TESTO FORNITO:
..............................
Che cosa è il regime di tortura del 41 bis?
Riceviamo e pubblichiamo:
Ultimamente mi stanno scrivendo diversi laureandi che stanno preparando la tesi sulla tortura del regime del 41 bis prevista dal nostro ordinamento penitenziario. Penso che sia importantissimo che i giovani nelle loro tesi di laurea s’interessino e scrivano delle conseguenze che porta questo terribile regime. Molti non sanno, e altri fanno finta di non sapere, che questo girone infernale crea dei mostri vegetali perché dopo alcuni anni il prigioniero non pensa più a niente e diventa solo una cosa fra le cose.
Anna, che si sta laureando in giurisprudenza, l’altro giorno mi ha chiesto: “Che cos’è il regime di tortura del 41 bis?”.
Pur sapendolo perché l’ho subìto per cinque lunghi anni, con un anno e mezzo d’isolamento totale, mi sono accorto che non è facile rispondere a questa domanda, perché è come se ti chiedessero cos’è l’inferno. Le ho detto che in queste sezioni ci sono donne e uomini che non abbracciano figli, padri, nipoti e madri da anni e anni. È un regime dove perdi totalmente la gestione della tua vita, spesso anche dei tuoi pensieri. Ti spogliano della tua identità. Diventi a tutti gli effetti un fantasma. Ti levano anche lo specchio, per non farti specchiare, per farti sentire un’ombra. Ti spogliano la cella di tutti i tuoi oggetti. Ti censurano la posta per toglierti la solidarietà esterna e l’intimità dei tuoi sentimenti. Ti isolano. Ti emarginano come i dannati all’inferno, ma almeno questi, si dice, hanno la compagnia dei diavoli.
..............................
DATI FORNITI:
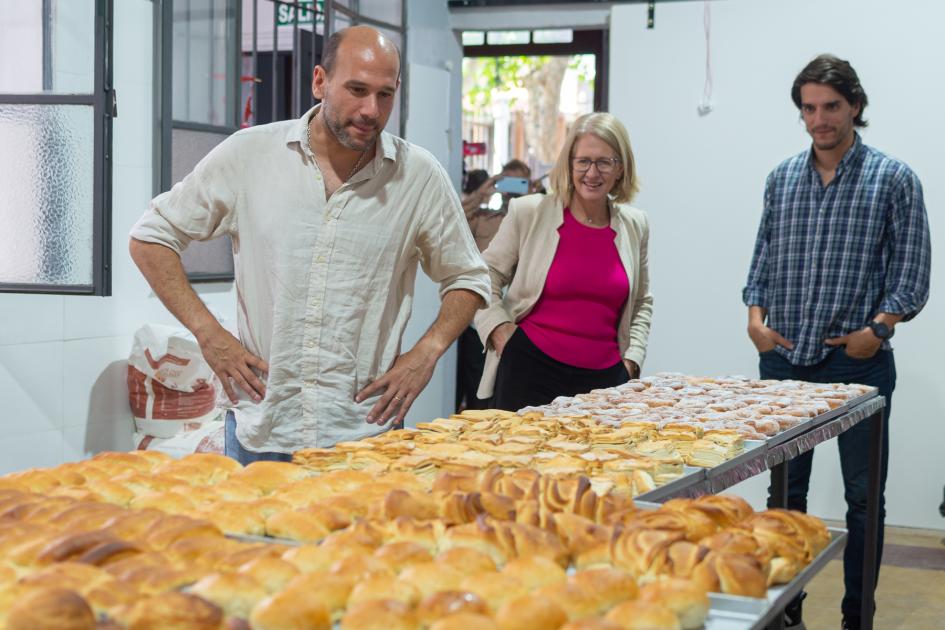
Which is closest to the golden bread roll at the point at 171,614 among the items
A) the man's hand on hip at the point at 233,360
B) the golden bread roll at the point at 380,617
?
..............................
CONSEGNA:
Nel testo sul regime del 41 bis, per quanto tempo chi scrive dice di averlo subìto?

RISPOSTA:
Per cinque anni, con un anno e mezzo di isolamento totale.